Behavior Driven Development – From End-User to Unit Tests

In a previous article, I introduced the Testing Matrix. In this article, we’ll see how Behavior Driven Development / Acceptance Test Driven Development (BDD/ATDD) can apply all the way from the Customer / User Tests to Unit Tests. These are the tests in the left column of the matrix. To illustrate this process, I’ll use the example of an on-line ordering system. 

BDD/ATDD at the Customer/User level involves a triad – people with three different perspectives – the customer, the developer, and the tester. They collaborate on a requirement, e.g. a story, to ensure a shared understanding. That understanding is typically expressed as scenarios – a flow through a system. An example of this might be:

Scenario:   Compute taxes and shipping on an order 
Given a customer
| Name 	| Shipping ZipCode | 
| Sam   	|  27701           | 
And customer has created an order 
| Quantity |   Item     |  Price     |
|   1      |  Widget    | $10.01     | 
When the user submits the order 
Then tax and shipping are added to the order | 
| Tax    |   Shipping   | Total Charge |
| $ .70  |   $5.00      |$15.71        |

The implementation that is created to pass this acceptance test may involve multiple components, such as microservices.  The context diagram below illustrates how the components fit within the context of an application and the units within a component. Note that every application consists of this simple organization.

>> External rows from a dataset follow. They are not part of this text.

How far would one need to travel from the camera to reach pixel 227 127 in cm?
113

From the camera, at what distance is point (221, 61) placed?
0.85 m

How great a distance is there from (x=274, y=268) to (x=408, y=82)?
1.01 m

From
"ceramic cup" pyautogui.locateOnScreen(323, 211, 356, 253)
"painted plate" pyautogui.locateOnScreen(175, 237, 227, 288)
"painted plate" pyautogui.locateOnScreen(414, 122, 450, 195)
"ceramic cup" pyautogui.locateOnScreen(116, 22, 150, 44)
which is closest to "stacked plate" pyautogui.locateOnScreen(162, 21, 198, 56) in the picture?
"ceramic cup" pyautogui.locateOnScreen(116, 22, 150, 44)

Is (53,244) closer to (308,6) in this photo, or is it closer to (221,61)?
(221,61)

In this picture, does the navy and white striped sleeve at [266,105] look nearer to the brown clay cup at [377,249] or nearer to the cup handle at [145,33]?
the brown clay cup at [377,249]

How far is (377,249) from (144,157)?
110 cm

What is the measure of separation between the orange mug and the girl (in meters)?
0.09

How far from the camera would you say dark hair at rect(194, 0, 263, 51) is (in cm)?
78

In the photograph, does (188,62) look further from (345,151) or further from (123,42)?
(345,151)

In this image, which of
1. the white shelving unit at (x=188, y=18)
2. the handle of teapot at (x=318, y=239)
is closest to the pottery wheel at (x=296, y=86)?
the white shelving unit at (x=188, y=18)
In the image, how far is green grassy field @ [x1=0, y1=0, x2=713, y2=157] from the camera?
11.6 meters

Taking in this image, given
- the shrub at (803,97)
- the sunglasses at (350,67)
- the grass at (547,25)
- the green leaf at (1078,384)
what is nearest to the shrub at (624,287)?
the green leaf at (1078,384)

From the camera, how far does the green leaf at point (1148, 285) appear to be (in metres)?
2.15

For larger applications, there may be an overall design team (developers, architects, testers) that determines the responsibilities of each component. They can use BDD/ATDD to specify the behavior of each of these components. In this example, there could be a tax component that calculates the taxes.  A scenario might be:  

Scenario:   Compute taxes 
Given an order from
| Shipping ZipCode |
|  27701           | 
When order has
| Item Total | 
| $15.00     | 
Then tax is  
| Tax    |   
| $ .70  |

The detailed design team (which may be the same as the overall design team) can allocate the component responsibilities to individual units (e.g. classes or methods).  Again, BDD/ATDD can help to specify the behavior of these units. This is analogous to what Dan North stated in his initial description of BDD concerning how the tests define the behavior of the system. A unit might determine the tax rate for a particular locale.  So, the scenario might look like:

Scenario:   Determine tax rate
Given jurisdiction is 
| Shipping ZipCode |
| 27701            | 
When tax rate is retrieved
Then tax rates are  
| State Tax Rate   | Local Tax Rate |   
| 6.0%             | 1.0%           | 

This scenario could be automated using Gherkin or the unit testing framework for the implementation language. If there were multiple values that needed to be tested, a scenario outline would be used, such as:

Scenario Outline:   Determine tax rate
Given jurisdiction is 
| Shipping ZipCode |
| <zipcode>        | 
When tax rate is retrieved
Then tax rates are  
| State Tax Rate   | Local Tax Rate |   
| <staterate>      | <localrate>    | 
Examples: 
| zipcode | staterate | localrate | 
| 27701   | 6.0%      | 1.0%      |
| 27798   | 6.0%      | 0.5%      |
| 96555   | 0.0 %     | 0.0%      | 

The method could be developed incrementally by applying one example at a time using the Test-Driven Development red-green-refactor cycle. Notice that Given/When/Then parallels the Arrange/Act/Assert template for TDD unit testing.  

Summary: 

BDD/ATDD’s Given-When-Then scenarios can be applied from the Customer/User test levels all the way down to the Unit level.